Our algorithm falls in the general category of agglomera-tive hierarchical clustering methods [15,16].Starting with a state in which each vertex is the sole member of one of n communities,we repeatedly join communities together in pairs,choosing at each step the join that results in the great-est increa (or smallest decrea )in Q .The progress of the algorithm can be reprented as a “dendrogram,”a tree that shows the order of the joins (e Fig.2for an example ).Cuts through this dendrogram at different levels give divisions of the network into larger or smaller numbers of communities and we can lect the best cut by looking for the maximal value of Q .

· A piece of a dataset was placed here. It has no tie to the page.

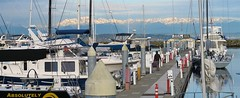 From the Guest Dock at Shilshole marina (stepho.the.bear) Tags: seattle mountains marina dock view olympic guest shilshole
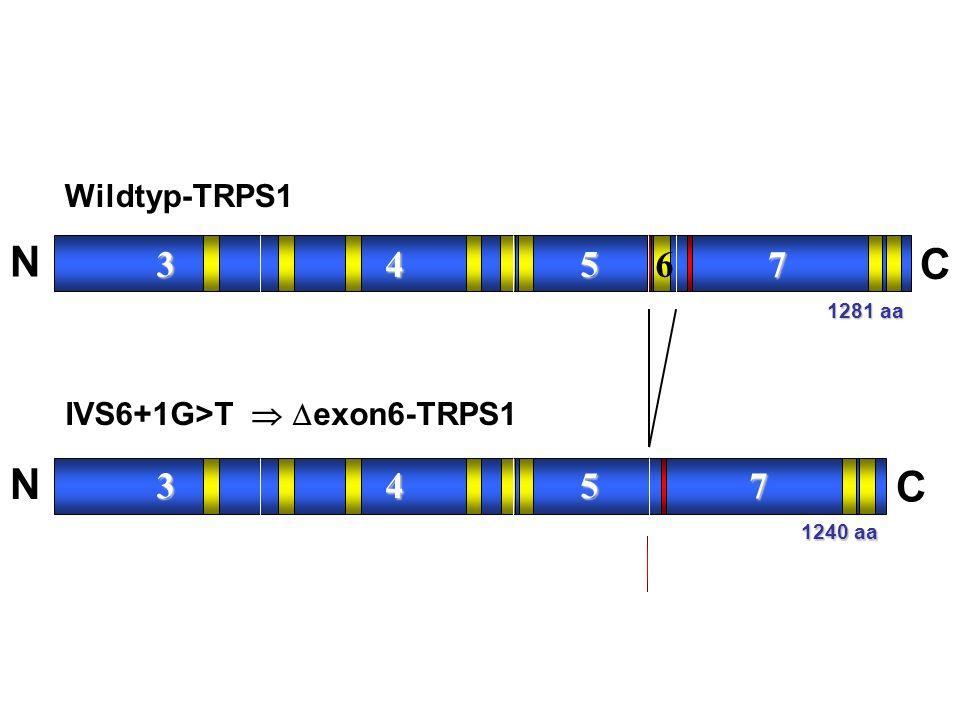 N C 3 4 5 6 7 Wildtyp-TRPS1 IVS6+1G>T  exon6-TRPS1 1281 aa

Since the joining of a pair of communities between which there are no edges at all can never result in an increa in Q ,we need only consider tho pairs between which there are edges,of which there will at any time be at most m ,where m is again the number of edges in the graph.The change in Q upon joining two communities is given by
渲组词⌬Q =e ij +e ji −2a i a j =2͑e ij −a i a j ͒,
͑2͒
which can clearly be calculated in constant time.The quan-tities e ij are initially equal to one-half of the corresponding
elements of the adjacency matrix of the ,to 1
2for vertex pairs that are joined by an edge and 0for tho that are not.Following a join,some of the matrix elements e ij must be updated by adding together the rows and columns corresponding to the joined communities,which takes worst-ca time O ͑n ͒.Thus each step of the algorithm takes worst-ca time O ͑m +n ͒.There are a maximum of n −1join op-erations necessary to construct the complete dendrogram and hence the entire algorithm runs in time O (͑m +n ͒n ),or O ͑n 2͒on a spar g
空调孔raph.The algorithm has the added advantage of calculating the value of Q as it goes along,making it espe-cially simple to find the optimal community structure.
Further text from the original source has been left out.